### INSTRUCTION
Nothing but the lines from the one with "From what is shown in the picture, from" to the final line should be returned, each exactly as it appears.

Stored items
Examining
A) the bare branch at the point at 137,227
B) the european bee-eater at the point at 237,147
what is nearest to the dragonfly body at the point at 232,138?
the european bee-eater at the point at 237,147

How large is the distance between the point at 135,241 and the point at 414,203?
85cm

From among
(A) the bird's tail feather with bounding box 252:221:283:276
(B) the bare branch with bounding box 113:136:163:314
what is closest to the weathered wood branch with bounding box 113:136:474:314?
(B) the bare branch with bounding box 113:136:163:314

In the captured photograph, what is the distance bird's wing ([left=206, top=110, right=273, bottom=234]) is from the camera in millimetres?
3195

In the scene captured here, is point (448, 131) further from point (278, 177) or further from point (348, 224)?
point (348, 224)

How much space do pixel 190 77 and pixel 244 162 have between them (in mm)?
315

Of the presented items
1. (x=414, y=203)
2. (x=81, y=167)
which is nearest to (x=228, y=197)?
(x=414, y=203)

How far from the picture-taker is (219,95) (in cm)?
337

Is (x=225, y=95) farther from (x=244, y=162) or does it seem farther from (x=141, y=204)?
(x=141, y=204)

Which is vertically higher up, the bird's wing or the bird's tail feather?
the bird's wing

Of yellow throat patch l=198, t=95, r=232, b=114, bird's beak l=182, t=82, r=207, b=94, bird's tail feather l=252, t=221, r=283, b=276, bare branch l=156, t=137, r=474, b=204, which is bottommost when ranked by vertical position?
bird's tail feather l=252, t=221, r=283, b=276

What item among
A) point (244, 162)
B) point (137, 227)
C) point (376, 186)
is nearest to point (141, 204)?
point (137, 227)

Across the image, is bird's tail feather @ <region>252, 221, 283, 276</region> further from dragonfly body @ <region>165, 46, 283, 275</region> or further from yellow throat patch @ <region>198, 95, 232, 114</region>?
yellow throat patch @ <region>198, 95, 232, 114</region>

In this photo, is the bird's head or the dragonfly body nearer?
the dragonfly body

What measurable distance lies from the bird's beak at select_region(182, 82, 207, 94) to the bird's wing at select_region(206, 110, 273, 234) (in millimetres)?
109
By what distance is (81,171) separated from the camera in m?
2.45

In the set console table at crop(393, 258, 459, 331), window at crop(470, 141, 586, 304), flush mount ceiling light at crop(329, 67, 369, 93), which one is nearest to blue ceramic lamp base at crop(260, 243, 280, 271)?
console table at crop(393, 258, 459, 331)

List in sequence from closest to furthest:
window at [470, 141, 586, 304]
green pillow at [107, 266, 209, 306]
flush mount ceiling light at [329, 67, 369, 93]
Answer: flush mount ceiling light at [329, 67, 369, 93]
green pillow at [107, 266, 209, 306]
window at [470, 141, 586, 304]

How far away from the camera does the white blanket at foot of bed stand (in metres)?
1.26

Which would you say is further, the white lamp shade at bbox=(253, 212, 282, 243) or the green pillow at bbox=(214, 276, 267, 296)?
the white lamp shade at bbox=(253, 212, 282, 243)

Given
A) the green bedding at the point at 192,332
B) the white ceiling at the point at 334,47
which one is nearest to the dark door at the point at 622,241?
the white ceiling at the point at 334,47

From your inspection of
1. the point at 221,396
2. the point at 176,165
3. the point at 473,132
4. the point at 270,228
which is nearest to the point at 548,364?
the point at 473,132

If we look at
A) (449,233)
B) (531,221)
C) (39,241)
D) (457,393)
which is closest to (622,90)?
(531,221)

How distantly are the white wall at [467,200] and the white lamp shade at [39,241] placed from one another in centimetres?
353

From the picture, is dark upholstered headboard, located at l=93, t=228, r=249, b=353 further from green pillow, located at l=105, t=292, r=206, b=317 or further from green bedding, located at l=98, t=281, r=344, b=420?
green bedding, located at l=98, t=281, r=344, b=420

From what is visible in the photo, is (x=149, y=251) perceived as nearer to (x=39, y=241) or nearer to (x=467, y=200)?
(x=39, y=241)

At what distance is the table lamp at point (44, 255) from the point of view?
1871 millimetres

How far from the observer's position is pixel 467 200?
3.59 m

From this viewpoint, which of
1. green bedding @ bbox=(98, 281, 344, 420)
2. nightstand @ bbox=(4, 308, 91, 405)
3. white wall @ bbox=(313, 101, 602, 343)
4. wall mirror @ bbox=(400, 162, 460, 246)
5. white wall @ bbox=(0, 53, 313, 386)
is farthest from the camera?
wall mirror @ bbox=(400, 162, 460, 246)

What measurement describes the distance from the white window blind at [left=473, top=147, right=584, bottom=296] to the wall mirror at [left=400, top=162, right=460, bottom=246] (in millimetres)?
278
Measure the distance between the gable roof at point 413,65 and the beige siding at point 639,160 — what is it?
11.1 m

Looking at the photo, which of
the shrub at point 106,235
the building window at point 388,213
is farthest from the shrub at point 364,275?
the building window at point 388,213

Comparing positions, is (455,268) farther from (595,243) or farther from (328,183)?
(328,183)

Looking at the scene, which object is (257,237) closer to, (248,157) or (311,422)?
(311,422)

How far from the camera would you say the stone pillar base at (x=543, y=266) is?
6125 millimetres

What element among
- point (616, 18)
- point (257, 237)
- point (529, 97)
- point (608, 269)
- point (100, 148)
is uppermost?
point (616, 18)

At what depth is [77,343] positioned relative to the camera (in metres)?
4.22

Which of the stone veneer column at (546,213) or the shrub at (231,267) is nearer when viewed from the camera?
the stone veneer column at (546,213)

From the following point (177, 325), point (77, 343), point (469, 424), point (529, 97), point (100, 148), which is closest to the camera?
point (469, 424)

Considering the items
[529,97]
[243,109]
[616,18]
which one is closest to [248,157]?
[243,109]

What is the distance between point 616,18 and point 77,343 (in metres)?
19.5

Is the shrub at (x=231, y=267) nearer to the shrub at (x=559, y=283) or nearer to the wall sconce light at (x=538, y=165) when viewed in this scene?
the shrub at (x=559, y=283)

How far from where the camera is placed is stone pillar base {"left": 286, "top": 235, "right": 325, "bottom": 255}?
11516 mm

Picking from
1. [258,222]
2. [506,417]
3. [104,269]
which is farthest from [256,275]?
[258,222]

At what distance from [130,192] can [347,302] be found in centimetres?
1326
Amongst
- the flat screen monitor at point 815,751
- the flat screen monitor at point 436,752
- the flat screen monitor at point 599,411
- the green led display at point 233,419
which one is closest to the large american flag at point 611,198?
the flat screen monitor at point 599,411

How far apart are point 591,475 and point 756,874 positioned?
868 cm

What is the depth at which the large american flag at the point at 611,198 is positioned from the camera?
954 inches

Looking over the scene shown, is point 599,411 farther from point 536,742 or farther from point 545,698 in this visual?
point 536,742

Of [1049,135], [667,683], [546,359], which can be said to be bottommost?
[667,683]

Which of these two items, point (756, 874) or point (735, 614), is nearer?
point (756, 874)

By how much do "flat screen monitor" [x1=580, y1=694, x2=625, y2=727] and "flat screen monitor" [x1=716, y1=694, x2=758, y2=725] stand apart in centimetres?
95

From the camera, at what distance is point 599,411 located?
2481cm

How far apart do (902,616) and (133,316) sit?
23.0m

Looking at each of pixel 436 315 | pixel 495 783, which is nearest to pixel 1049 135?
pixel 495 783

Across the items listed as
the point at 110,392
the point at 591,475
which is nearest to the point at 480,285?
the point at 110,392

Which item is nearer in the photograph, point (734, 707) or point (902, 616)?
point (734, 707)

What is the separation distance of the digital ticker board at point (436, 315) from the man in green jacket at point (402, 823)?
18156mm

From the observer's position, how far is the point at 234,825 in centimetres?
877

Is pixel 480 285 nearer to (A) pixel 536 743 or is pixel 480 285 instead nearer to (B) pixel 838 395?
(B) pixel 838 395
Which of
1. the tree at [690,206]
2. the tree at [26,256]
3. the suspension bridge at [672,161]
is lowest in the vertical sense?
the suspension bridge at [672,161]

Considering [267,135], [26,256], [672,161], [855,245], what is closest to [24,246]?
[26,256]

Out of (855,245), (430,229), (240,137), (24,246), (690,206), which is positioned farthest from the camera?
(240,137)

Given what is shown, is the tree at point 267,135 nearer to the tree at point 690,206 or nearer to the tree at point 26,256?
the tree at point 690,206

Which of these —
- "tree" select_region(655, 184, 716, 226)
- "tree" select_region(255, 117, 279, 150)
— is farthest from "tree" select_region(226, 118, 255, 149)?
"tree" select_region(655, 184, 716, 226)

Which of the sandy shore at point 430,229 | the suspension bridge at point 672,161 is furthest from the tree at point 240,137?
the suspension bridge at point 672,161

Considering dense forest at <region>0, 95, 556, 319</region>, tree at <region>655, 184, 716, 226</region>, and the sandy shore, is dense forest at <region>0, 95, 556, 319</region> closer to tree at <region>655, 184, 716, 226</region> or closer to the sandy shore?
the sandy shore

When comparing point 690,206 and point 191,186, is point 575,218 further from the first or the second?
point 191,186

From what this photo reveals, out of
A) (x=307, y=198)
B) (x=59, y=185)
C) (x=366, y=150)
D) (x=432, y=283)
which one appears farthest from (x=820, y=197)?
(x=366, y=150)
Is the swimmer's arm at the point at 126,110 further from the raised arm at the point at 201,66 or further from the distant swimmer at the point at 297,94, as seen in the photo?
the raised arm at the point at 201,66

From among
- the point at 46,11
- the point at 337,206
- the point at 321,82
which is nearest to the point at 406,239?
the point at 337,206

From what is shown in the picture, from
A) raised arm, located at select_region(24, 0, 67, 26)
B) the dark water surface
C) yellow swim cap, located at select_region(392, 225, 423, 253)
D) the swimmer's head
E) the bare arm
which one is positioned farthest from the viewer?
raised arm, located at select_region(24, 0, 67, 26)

### REPLY
From what is shown in the picture, from
A) raised arm, located at select_region(24, 0, 67, 26)
B) the dark water surface
C) yellow swim cap, located at select_region(392, 225, 423, 253)
D) the swimmer's head
E) the bare arm
which one is positioned farthest from the viewer?
raised arm, located at select_region(24, 0, 67, 26)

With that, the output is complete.